Grindstaff, along with Councilman Rodney Fleming and Councilman Don Vardeman asked for time to settle the suspect charges before moving forward with the contract.
“And for that reason, my support is to ask Republic, in good faith, to extend their existing contract by a period of six months. Also, pay for an independent audit, [with the auditor] chosen by an independent third party, and proceed that way. And once the overcharge is settled, and repaid, we can consider the new RFP for the service going forward,” Grindstaff continued.
Grindstaff didn’t go this far in her speech, but what she was foreshadowing was that without the capability of the City to use the new contract’s approval as leverage, there is little evidence that Republic will faithfully settle the overcharges.

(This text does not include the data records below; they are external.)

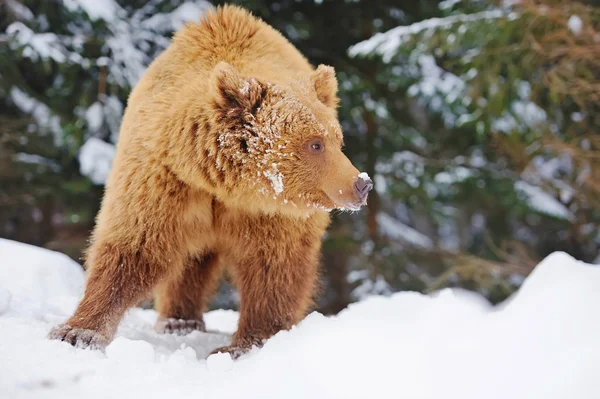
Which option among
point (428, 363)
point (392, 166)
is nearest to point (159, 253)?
point (428, 363)

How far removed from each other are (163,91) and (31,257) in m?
1.92

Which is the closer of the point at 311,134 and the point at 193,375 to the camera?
the point at 193,375

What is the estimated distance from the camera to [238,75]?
3.73 m

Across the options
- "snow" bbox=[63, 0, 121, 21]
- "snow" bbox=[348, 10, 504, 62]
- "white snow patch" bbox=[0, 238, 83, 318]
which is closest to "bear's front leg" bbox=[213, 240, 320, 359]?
"white snow patch" bbox=[0, 238, 83, 318]

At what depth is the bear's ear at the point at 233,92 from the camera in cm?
364

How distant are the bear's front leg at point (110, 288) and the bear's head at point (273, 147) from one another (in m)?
0.73

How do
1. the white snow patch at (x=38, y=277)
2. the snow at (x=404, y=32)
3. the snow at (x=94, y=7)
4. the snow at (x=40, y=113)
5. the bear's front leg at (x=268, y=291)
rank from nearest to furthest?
the bear's front leg at (x=268, y=291), the white snow patch at (x=38, y=277), the snow at (x=404, y=32), the snow at (x=94, y=7), the snow at (x=40, y=113)

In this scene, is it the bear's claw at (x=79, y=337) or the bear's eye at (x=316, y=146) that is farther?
the bear's eye at (x=316, y=146)

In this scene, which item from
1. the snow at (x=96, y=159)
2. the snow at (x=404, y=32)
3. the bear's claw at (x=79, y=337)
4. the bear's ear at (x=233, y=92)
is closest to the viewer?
the bear's claw at (x=79, y=337)

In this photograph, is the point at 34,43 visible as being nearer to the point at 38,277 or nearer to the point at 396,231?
the point at 38,277

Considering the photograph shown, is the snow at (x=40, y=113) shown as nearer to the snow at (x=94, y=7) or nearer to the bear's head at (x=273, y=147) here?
the snow at (x=94, y=7)

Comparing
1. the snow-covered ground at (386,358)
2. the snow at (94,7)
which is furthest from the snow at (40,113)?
the snow-covered ground at (386,358)

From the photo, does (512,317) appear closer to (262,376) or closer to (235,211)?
(262,376)

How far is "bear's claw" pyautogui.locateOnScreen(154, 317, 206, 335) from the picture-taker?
464 cm
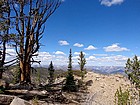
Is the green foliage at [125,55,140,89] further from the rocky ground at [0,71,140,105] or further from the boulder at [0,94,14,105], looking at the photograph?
the boulder at [0,94,14,105]

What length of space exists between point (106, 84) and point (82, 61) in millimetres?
23730

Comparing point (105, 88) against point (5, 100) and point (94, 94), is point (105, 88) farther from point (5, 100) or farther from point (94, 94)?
point (5, 100)

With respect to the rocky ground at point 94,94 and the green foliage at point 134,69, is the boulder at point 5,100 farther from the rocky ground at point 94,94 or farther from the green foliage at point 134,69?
the green foliage at point 134,69

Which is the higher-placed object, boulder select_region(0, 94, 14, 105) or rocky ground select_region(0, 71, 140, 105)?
boulder select_region(0, 94, 14, 105)

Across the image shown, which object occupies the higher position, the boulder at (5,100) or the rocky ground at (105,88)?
the boulder at (5,100)

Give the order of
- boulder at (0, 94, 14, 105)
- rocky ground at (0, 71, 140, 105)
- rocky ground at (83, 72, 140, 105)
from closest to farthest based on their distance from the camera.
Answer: boulder at (0, 94, 14, 105), rocky ground at (0, 71, 140, 105), rocky ground at (83, 72, 140, 105)

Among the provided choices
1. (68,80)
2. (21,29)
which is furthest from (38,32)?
(68,80)

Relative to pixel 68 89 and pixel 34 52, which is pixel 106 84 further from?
pixel 34 52

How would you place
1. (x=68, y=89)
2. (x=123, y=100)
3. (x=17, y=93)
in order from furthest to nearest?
(x=68, y=89), (x=17, y=93), (x=123, y=100)

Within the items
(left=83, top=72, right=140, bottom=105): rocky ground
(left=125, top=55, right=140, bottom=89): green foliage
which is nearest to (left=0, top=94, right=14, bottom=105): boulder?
(left=83, top=72, right=140, bottom=105): rocky ground

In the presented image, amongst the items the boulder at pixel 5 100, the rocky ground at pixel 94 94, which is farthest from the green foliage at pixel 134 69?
the boulder at pixel 5 100

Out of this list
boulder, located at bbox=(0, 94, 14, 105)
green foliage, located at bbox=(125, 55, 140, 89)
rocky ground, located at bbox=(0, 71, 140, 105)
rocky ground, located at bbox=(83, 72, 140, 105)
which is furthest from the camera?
green foliage, located at bbox=(125, 55, 140, 89)

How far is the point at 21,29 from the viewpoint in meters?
27.0

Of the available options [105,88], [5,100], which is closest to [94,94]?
[105,88]
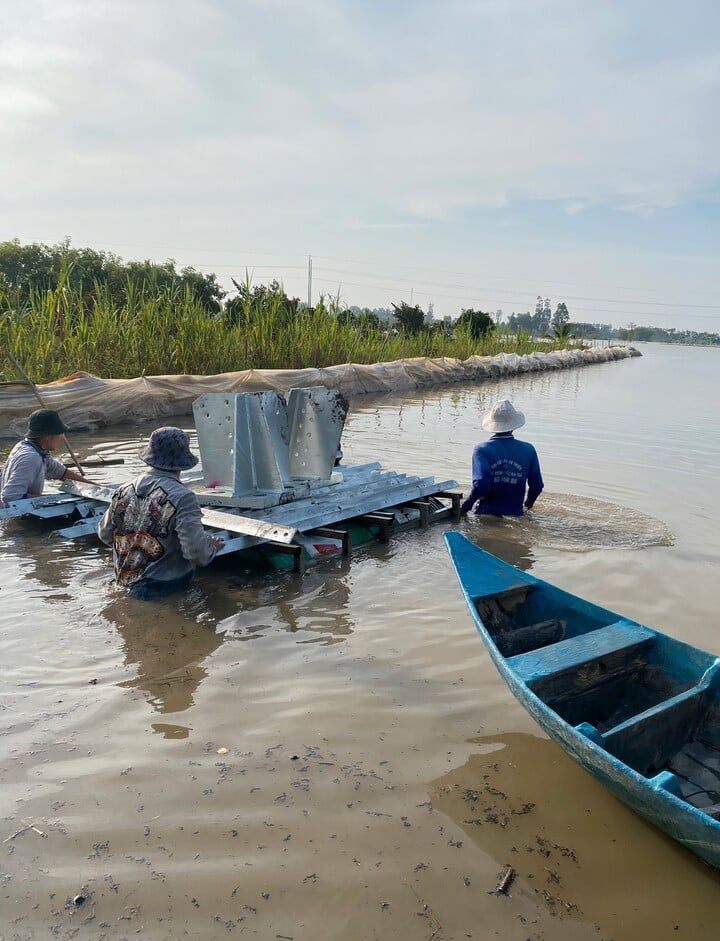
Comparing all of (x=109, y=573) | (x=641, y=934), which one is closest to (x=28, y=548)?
(x=109, y=573)

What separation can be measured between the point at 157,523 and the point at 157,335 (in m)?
9.31

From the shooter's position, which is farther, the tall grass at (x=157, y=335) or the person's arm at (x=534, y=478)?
the tall grass at (x=157, y=335)

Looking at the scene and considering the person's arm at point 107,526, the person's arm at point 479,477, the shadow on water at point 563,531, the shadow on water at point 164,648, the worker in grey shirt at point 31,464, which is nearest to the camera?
the shadow on water at point 164,648

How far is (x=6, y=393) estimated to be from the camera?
9.91 m

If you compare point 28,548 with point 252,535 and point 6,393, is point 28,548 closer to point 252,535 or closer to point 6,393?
point 252,535

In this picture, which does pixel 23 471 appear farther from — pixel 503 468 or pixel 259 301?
pixel 259 301

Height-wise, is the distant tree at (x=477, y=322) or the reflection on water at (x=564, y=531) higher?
the distant tree at (x=477, y=322)

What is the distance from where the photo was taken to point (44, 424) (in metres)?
5.63

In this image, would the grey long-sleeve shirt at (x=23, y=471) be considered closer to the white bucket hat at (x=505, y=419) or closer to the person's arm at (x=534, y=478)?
the white bucket hat at (x=505, y=419)

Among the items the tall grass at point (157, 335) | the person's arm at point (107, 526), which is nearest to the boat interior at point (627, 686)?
the person's arm at point (107, 526)

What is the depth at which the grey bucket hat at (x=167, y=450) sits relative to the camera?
421cm

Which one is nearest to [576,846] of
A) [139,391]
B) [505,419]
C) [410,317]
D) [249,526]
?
[249,526]

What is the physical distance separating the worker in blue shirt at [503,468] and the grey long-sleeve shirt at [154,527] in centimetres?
287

A History of the Suspect Fees
Stanley Mayfield's Plea to City Council
A speech delivered to City Council Tuesday before the vote on the new trash contract
Thanks to you, and a special thanks to TDS [Texas Disposal Systems] for persevering and bringing so many of these things to our attention. I’ve got to be honest with you. The coffee shop evaluation of this entire process is that it doesn’t pass the smell test. Too much secrecy, no exposure, no sunlight. No opportunity for reviewing, looking, discussing, examining.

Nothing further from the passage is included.